▸ Document segment:
------------------------------
FIT3015 Industrial Experience Project , Unit Information Guide (Semester 1, 2006)

Chief Examiner Dr Kathy Lynch
Caulfield : Dr Kathy Lynch

ASCED Discipline Group classification: 020103 Programming

In their final year of study, students are given the opportunity to apply the knowledge and skills they have gained, in the development of an information system for a real world client. Students work in groups and will:

  • design, develop and deliver an information system for a client
  • manage the project through all its development stages
  • communicate effectively with all project stakeholders, primarily via studios and meetings
  • develop project documentation to a professional standard
  • present their project work to academics and other groups
  • attend unit seminars
  • contribute in a professional and committed manner to the work of the group

    Objectives Knowledge and Understanding

    Students will have knowledge of


  • C1 The environment in which a client operates
  • C2 Eliciting information from a client
  • C3 A Project management process to measure and control development of a system
  • C4 The scope and size of a system
  • C5 The processes involved in the design, development and delivery of an information system
  • C6 The effective management of clients, groups and individuals within groups
  • C7 The roles and responsibilities of all project stakeholders

    Attitudes, Values and Beliefs


  • A1 Students will exhibit a professional attitude to the production and delivery of their work as an individual and as a member of a group.
  • A2 Students will appreciate the importance of involvement and commitment in group work, and its fundamental contribution to the systems process.
  • A3 Students will appreciate the need for professional behaviour in their dealings with a real world client.

    Practical Skills

    Students will exhibit skills in

  • P1 Presentation
  • P2 Project management
  • P3 Interacting with clients
  • P4 Group integration
  • P5 Designing, developing and delivering on time, a computer system that meets agreed specifications.
  • P6 Evaluating, then using the most appropriate tools and techniques

    Relationships, Communication and TeamWork


  • S1 Students will learn how to establish and maintain effective communication between group members, and between the group and their client
  • S2 Students will respect the input and contribution of all project stakeholders
  • S3 The roles and responsibilities of all group members will be agreed and understood
  • S4 Effective conflict resolution will be employed as part of group management
  • S5 Students will appreciate that the final outcome of the group's work relies on the integrated and committed behaviour of all group members

    Prerequisites Before attempting this unit you must have satisfactorily completed:

    All Faculty and Campus core units in the BITS (Systems Development), i.e. FIT2002, FIT2023, FIT2027, FIT2030

    OR (for Bachelor of Computing and double degree students) CSE2132 and CSE2203 or equivalent. The student should also have completed at least 96 credit points towards the Bachelor of Computing or double degree.

    OR (for Bachelor of Information Systems or Bachelor of Information Management and Systems students) IMS2000 or IMS2502 or equivalent.

    Unit relationships You may not study this unit and FIT3047 or IMS3000 or IMS3000H in your degree.
    Texts and software

    Required text(s)
------------------------------
▸ Available data:
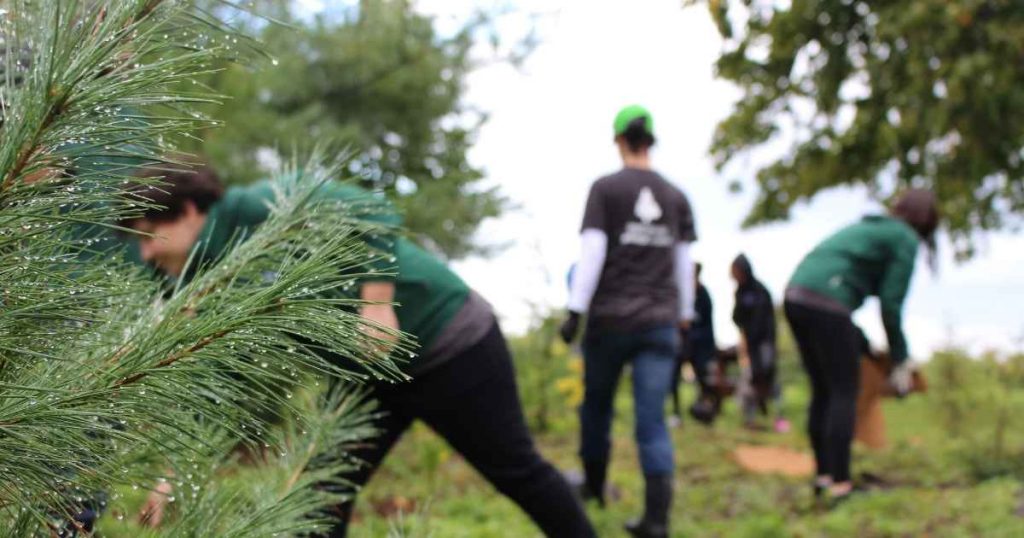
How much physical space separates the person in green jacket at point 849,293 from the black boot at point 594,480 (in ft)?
3.88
------------------------------
Continue the FIT3015 unit guide from the point where it stops. None of the data is needed here.

    There are no set texts, however students are expected to have developed their own collection of texts, urls and other reference materials during the course of their studies. Resources related to the seminar series will be distributed during the seminar or listed on the unit web site.

    Text books are available from the Monash University Book Shops. Availability from other suppliers cannot be assured. The Bookshop orders texts in specifically for this unit. You are advised to purchase your text book early.

    Software requirements:

    The studio environment provides a large array of software and hardware for students to use within the studios, and some items are available for overnight loan. Please see the unit web site for up-to-date listing. Anything additional is to be negotiated between the student team and their clients. FIT will not normally provide additional hardware or software.

    Hardware requirements:

    Information about computer use for students is available from the ITS Student Resource Guide in the Monash University Handbook.

    The Studio environement is well equipped with computers and peripherals. Studio computer peripherals (cameras, scanners, laptops, zip drives etc.) are available for student use. This equipment is accessible via the FIT loan system - ask the Caulfield FIT technical staff for more information, or log a request via their web site:


    Recommended reading

    Library access You may need to access the Monash library either personally to be able to satisfactorily complete the subject.  Be sure to obtain a copy of the Library Guide, and if necessary, the instructions for remote access from the library website.
    Study resources

    Study resources for FIT3015 are:

    found on the unit's web site:

    (this web site contains information for FIT3015, FIT3047 and FIT3048)

    Structure and organisation



    Study Guide


    1 Introduction Kathy Lynch
    2 using ICTs for effective team communications Kathy Lynch
    3 Meeting clients Andrew Barnden
    4 Team work Kerry Tanner
    5 Delegation Doug Hamilton
    6 Project management Adi Pranato
    7 Quality Jan Miller
    9 Testing Andy Blucher
    10 TBA
    11 TBA
    12 TBA
    13 TBA

    The timetable for on-campus classes for this unit can be viewed in Allocate+


    Assessment for the unit consists of assignments with a weighting of 80% and an examination with a weighting of 20%. Detailed informaiton regarding the assessment can be found on the unit website or the Supplementary Unit Information distributed during week1 seminar. Please read this document VERY carefully.

    Assessment Policy

    To pass this unit you must:

    gain all of the following:

    · at least 40% of the marks available for the examination component, if any: i.e. the final examination and any tests performed under exam conditions, taken as a whole

    · at least 40% of the marks available for the assignment component: i.e. the assignments and any other assessment tasks (such as presentations) taken as a whole

    · at least 50% of the total marks for the unit

    Your score for the unit will be calculated by:


    Assessment Requirements


    Due Date



    Assignment specifications will be made available during week 1 seminar and on the unit web site.. Information about assignments will be published on the Unit's Notices Newsgroup.

    Assignment Submission Methods

    Assignments will be submitted by paper submission to the Studio Tutor, with the appropriate cover sheet correctly filled out, signed and attached.

    Extensions and late submissions

    Late submission of assignments

    Assignments received after the due date will be subject to a penalty of 10% per day, assignments received later than one week after the due date will not normally be accepted.

    This policy is strict because comments or guidance will be given on assignments as they are returned, and sample solutions may also be published and distributed, after assignment marking or with the returned assignment.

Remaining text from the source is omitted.